> **The task**:
If a line of the data below holds the string "present", copy it.

-------- Extracted entries

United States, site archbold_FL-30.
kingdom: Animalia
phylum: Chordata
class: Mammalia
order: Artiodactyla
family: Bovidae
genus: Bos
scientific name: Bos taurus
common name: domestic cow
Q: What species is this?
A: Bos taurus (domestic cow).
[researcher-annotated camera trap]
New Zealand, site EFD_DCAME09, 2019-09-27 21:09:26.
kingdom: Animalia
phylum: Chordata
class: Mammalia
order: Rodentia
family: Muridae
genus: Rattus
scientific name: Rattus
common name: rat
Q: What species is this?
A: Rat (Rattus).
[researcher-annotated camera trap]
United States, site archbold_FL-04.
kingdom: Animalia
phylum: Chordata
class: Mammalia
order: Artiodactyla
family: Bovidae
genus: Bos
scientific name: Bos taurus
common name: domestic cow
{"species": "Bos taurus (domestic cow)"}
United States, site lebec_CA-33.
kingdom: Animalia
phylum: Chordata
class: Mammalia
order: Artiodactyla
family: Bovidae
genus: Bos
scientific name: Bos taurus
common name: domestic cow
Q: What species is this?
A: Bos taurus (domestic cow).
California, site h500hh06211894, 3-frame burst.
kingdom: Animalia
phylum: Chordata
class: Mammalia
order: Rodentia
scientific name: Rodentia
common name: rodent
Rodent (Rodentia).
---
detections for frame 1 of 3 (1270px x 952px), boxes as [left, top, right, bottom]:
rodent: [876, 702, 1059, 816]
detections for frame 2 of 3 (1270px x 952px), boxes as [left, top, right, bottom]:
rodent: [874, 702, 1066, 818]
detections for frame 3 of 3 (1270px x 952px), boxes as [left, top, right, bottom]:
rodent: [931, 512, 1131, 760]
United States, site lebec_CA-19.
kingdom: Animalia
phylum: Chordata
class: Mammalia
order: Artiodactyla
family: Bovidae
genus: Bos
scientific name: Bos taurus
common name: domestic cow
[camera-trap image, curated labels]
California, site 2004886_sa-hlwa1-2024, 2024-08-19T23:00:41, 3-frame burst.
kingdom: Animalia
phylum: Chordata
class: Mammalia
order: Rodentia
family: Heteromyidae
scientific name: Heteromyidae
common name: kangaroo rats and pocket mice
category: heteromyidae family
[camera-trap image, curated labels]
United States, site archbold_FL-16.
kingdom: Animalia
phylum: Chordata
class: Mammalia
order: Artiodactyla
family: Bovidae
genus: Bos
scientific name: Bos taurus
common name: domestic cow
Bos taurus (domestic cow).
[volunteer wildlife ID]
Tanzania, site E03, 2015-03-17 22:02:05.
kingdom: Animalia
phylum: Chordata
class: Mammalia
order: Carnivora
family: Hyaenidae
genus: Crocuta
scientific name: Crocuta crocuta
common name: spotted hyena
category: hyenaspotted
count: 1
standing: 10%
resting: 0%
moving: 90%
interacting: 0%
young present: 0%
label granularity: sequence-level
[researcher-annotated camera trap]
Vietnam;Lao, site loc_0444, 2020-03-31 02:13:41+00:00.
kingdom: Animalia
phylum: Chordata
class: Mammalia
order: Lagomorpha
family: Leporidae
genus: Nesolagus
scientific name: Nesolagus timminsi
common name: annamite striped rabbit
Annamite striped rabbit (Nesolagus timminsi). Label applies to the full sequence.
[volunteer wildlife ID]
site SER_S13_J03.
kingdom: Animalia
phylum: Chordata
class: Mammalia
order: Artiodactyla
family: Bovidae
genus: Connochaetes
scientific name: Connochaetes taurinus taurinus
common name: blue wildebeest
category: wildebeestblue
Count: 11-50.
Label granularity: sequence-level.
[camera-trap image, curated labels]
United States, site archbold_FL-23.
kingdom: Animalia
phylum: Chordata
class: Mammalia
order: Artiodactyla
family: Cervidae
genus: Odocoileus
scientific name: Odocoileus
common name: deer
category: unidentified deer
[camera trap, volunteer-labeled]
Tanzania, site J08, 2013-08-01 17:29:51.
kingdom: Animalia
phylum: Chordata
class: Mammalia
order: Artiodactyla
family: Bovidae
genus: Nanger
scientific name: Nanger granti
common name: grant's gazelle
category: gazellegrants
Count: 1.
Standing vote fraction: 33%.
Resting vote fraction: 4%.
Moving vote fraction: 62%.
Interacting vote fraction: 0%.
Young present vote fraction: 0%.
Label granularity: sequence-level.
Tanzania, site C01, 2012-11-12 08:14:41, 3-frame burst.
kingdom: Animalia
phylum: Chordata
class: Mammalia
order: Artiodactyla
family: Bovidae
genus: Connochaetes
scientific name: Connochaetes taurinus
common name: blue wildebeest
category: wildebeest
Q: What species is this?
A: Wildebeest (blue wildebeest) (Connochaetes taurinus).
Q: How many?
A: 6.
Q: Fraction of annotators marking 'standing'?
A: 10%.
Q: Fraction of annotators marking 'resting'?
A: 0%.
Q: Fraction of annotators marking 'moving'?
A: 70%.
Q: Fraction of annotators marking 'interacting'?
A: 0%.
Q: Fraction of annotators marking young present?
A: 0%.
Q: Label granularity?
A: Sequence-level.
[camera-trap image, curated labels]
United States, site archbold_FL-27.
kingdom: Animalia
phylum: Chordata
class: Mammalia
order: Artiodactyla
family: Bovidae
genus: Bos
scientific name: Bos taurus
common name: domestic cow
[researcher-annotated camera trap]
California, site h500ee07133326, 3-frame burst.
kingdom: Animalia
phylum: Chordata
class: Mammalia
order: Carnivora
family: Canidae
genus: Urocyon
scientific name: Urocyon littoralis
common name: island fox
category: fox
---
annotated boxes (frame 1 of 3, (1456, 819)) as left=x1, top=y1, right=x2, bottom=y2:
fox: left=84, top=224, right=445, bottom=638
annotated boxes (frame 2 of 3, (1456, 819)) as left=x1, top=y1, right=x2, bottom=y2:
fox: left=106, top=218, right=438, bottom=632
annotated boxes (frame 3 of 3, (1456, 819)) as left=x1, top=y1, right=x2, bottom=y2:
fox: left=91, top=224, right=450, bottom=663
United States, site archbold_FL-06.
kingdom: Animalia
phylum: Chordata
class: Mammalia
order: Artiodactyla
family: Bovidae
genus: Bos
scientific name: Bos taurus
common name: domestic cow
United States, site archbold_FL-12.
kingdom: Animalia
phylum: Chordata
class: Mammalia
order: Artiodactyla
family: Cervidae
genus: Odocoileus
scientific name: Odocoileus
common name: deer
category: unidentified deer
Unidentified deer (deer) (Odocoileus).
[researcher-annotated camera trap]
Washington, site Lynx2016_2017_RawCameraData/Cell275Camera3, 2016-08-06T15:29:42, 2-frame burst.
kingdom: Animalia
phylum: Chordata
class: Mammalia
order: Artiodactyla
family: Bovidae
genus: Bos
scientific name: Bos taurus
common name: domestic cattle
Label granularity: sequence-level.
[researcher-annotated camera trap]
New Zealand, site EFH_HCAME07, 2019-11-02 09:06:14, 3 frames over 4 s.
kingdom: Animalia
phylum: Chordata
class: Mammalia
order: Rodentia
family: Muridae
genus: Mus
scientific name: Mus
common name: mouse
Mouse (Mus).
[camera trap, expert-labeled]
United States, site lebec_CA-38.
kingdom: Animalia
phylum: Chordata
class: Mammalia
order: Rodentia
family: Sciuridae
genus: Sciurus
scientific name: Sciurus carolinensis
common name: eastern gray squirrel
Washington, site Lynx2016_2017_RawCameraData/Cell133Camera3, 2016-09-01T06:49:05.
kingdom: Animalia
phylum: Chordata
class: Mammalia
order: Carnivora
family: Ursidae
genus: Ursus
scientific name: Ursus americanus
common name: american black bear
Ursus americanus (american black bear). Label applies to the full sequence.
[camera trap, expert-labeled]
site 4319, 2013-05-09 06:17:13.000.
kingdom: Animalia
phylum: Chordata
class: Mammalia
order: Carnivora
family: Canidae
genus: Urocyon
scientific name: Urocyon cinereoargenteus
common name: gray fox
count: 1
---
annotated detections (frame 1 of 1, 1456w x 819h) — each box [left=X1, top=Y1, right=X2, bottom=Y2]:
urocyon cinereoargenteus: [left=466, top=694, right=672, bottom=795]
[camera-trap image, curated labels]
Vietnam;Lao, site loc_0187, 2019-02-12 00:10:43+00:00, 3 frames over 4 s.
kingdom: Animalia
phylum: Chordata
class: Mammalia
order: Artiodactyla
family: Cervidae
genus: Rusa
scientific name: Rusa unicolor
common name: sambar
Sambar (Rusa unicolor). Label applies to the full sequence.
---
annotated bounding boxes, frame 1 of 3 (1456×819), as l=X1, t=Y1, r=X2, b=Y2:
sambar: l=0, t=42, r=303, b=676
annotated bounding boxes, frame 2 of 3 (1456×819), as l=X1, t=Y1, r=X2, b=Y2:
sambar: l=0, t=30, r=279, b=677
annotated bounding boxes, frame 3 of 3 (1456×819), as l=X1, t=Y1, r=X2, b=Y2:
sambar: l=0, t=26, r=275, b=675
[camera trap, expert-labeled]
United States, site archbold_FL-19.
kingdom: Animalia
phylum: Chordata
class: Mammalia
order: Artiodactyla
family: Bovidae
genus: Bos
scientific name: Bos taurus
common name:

----------------

> **Exercise output**:
young present: 0%
Young present vote fraction: 0%.
Q: Fraction of annotators marking young present?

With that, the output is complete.